Water fountains in six St. John the Baptist Parish public schools were turned off Friday after state health officials this week confirmed the presence of a rare brain-eating amoeba in one area of the parish’s water lines.

Meanwhile, parish officials have increased chlorine levels in the water system after tests conducted by the Louisiana Department of Health and Hospitals indicated the single-celled organisms were present in water lines that service St. John’s Water District No. 1, which includes about 12,500 residents in Garyville, Mount Airy, Reserve and a small part of LaPlace — the area between Acorn and Apricot streets on West Fifth Street.

The amoeba, known as Naegleria fowleri, has been linked to the deaths of three people in Louisiana since 2011. However, no cases of illness related to the most recent confirmation of the amoeba have been reported in St.
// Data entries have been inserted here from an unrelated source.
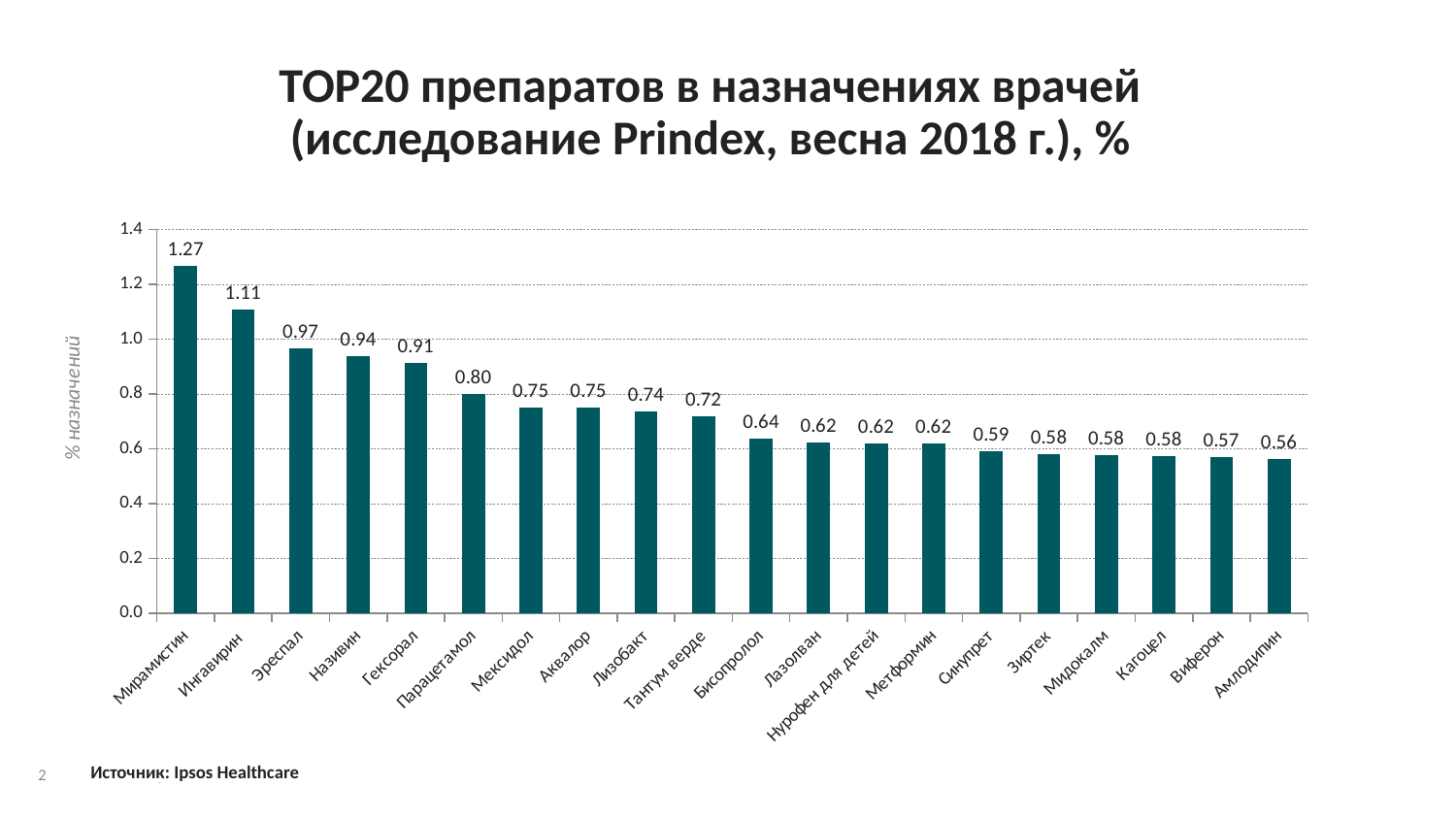
Do the values rise or fall from left to right along the x axis? fall Which is larger, the value for Эреспал or the value for Гексорал? Эреспал What is the value for Парацетамол? 0.80 Which drug has the lowest share of prescriptions? Амлодипин What kind of chart is shown on the slide? bar chart What is the value for Тантум верде? 0.72 What is the value for Мирамистин? 1.27 Which drug has the highest share of prescriptions? Мирамистин What is the value for Нурофен для детей? 0.62 Is the value for Бисопролол greater or less than 0.8? less How many drugs are shown on the chart? 20 What is the difference between the values for Мирамистин and Ингавирин? 0.16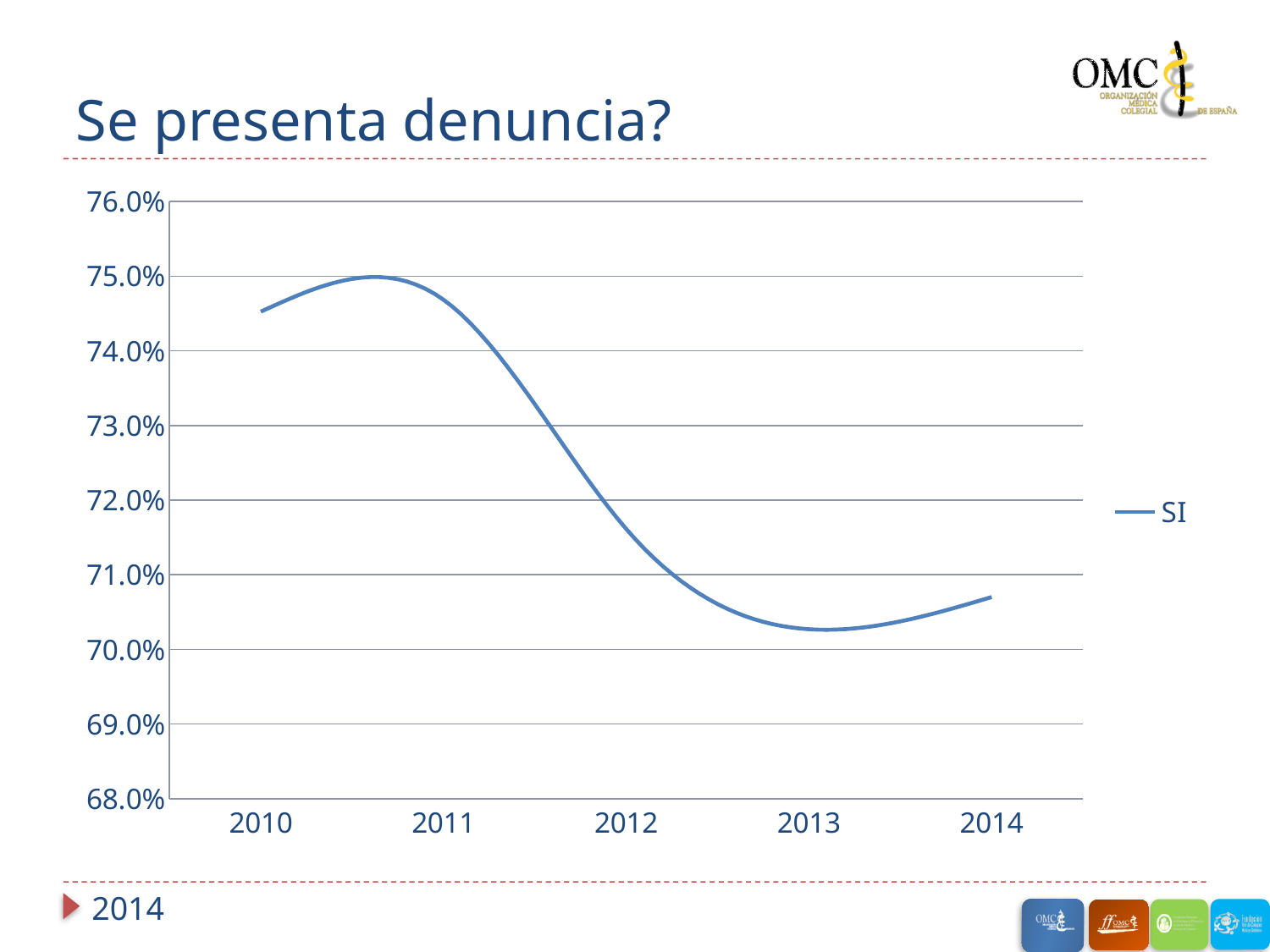
How many years are plotted on the x axis? 5 Overall, does the value for SI rise or fall from 2010 to 2014? fall How many series does the legend list? 1 Is the value for SI in 2010 greater or less than 74.0%? greater Which year has the lowest value for SI? 2013 What is the title of the chart? Se presenta denuncia? Which is larger, the value for SI in 2010 or in 2013? 2010 Is the value for SI in 2013 greater or less than 71.0%? less Is the value for SI in 2014 greater or less than 71.0%? less What is the name of the series shown in the legend? SI What kind of chart is shown on the slide? line chart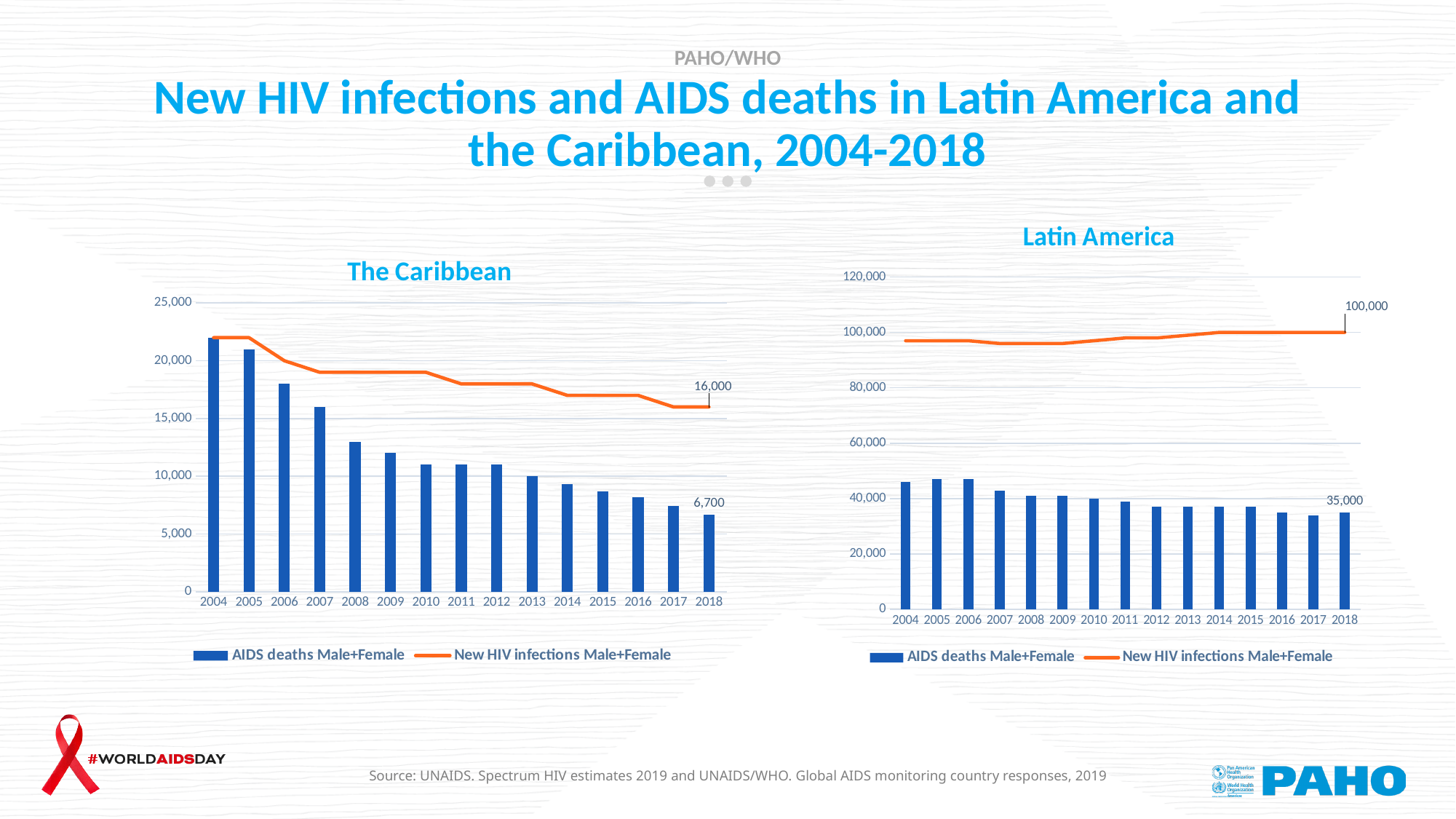
In the Caribbean chart, what is the value of AIDS deaths Male+Female in 2018? 6,700 In the Latin America chart, what is the value of New HIV infections Male+Female in 2018? 100,000 In the Latin America chart, is the value for AIDS deaths Male+Female in 2004 greater or less than 40,000? greater In the Caribbean chart, what is the value of New HIV infections Male+Female in 2018? 16,000 How many years are shown on the x axis of the Latin America chart? 15 How many series does the legend of the Caribbean chart list? 2 In the Caribbean chart, how do AIDS deaths Male+Female change from 2004 to 2018? They fall In the Latin America chart, which series is shown as an orange line? New HIV infections Male+Female In the Latin America chart, what is the value of AIDS deaths Male+Female in 2018? 35,000 In the Caribbean chart, which year has the lowest value for AIDS deaths Male+Female? 2018 In the Caribbean chart, which year has the highest value for AIDS deaths Male+Female? 2004 In the Caribbean chart, is the value for AIDS deaths Male+Female in 2004 greater or less than 20,000? greater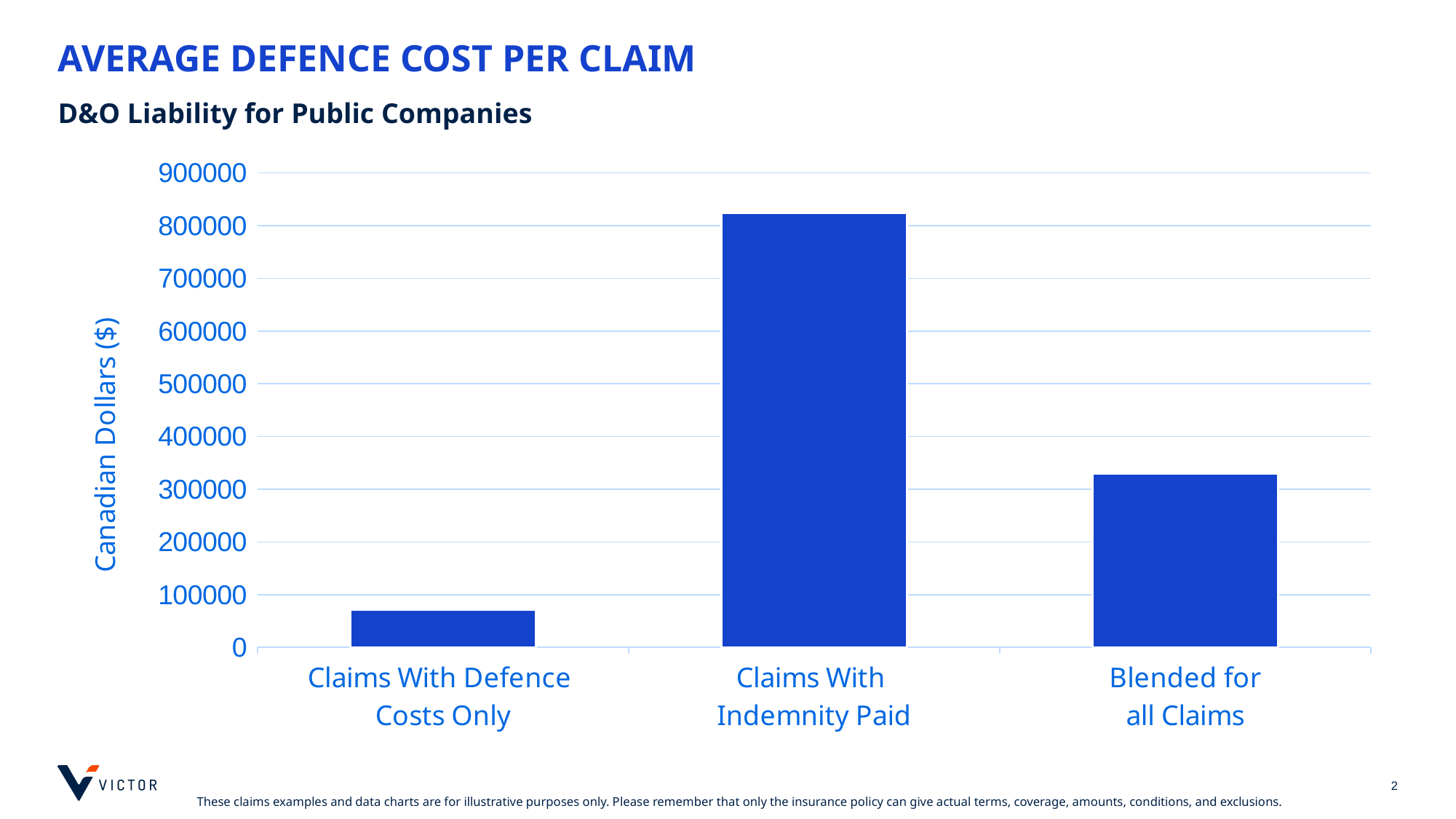
Which is larger, the value for Claims With Indemnity Paid or the value for Blended for all Claims? Claims With Indemnity Paid What is the label of the vertical axis? Canadian Dollars ($) Which category has the lowest average defence cost per claim? Claims With Defence Costs Only Is the value for Claims With Indemnity Paid greater or less than 800000? greater Is the value for Blended for all Claims greater or less than 300000? greater Is the value for Blended for all Claims greater or less than 400000? less What is the title of the chart on the slide? AVERAGE DEFENCE COST PER CLAIM What kind of chart is shown on the slide? bar chart Which category has the highest average defence cost per claim? Claims With Indemnity Paid Which is larger, the value for Blended for all Claims or the value for Claims With Defence Costs Only? Blended for all Claims How many categories are plotted in the chart? 3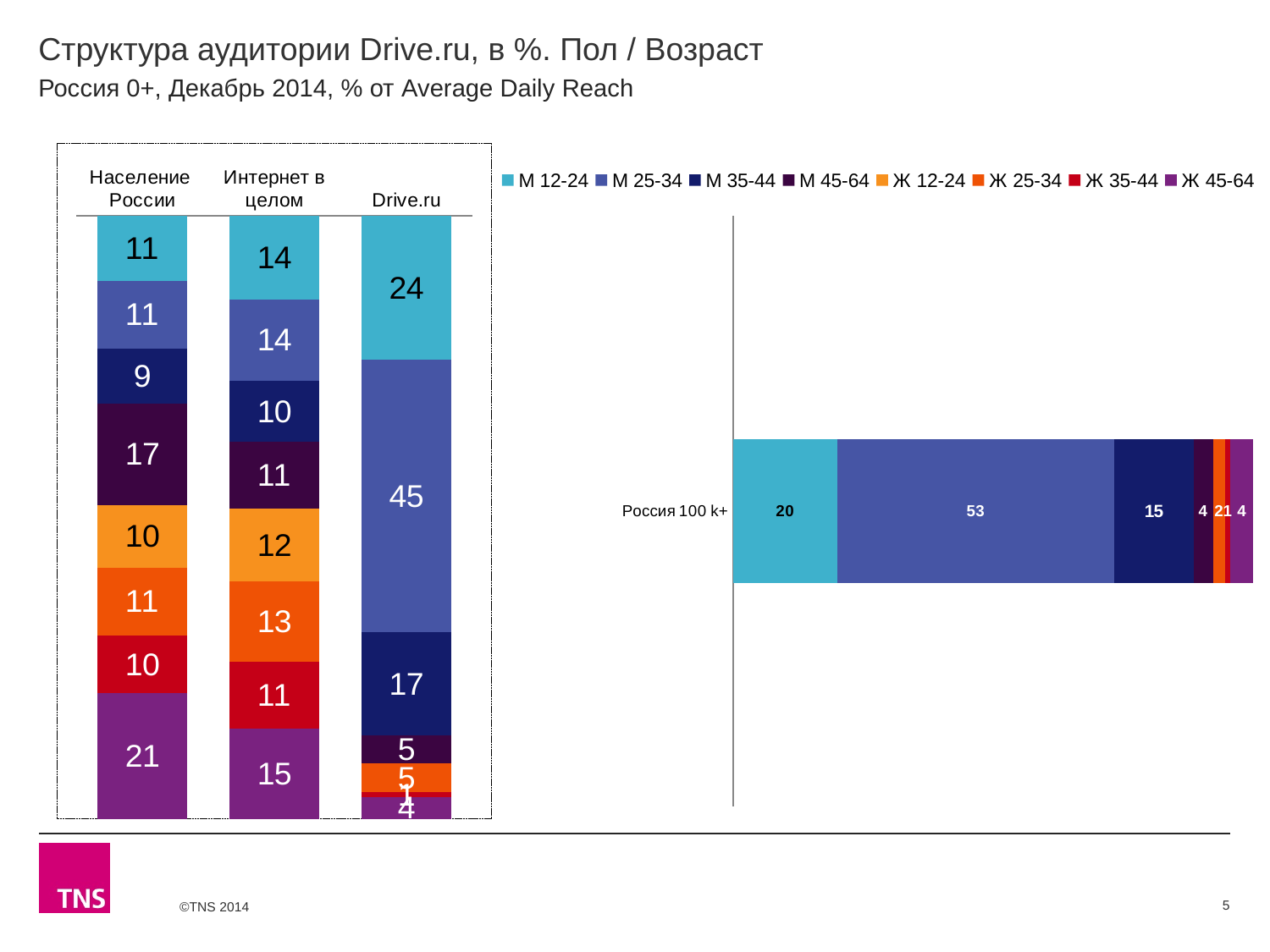
In the right chart (Россия 100 k+), which series has the largest segment? M 25-34 In the right chart (Россия 100 k+), what is the value for M 25-34? 53 What kind of chart is the left chart? Stacked bar chart In the left chart, which series has the largest segment in the Drive.ru column? M 25-34 In the left chart, what is the difference between the M 12-24 value for Drive.ru and the M 12-24 value for Население России? 13 In the left chart, what is the value for M 25-34 in the Drive.ru column? 45 In the left chart, which column has the larger Ж 45-64 value: Население России or Интернет в целом? Население России In the left chart, what is the value for M 12-24 in the Интернет в целом column? 14 How many series does the legend list? 8 In the right chart (Россия 100 k+), what is the value for M 35-44? 15 In the right chart (Россия 100 k+), what is the value for M 12-24? 20 In the left chart, what is the value for Ж 45-64 in the Население России column? 21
John or elsewhere, officials said Thursday.

Because Naegleria fowleri cannot be contracted by drinking the water, public health officials said the local water supply remains safe to consume. Most people who contract the disease — a total of 32 nationwide from 2001 to 2010 — did so after swimming in bodies of warm fresh water and ingesting contaminated water through their noses. When infections occur, the water containing the amoeba enters the body through the nose and is pushed into the brain.

Schools spokeswoman Jennifer Boquet said the water fountains were shut down out of an abundance of caution.

Water District No. 1 includes these schools: St. John Child Development Center, Garyville-Mount Airy Math and Science Magnet, East St. John High, Fifth Ward Elementary, Lake Pontchartrain Elementary and East St. John Elementary.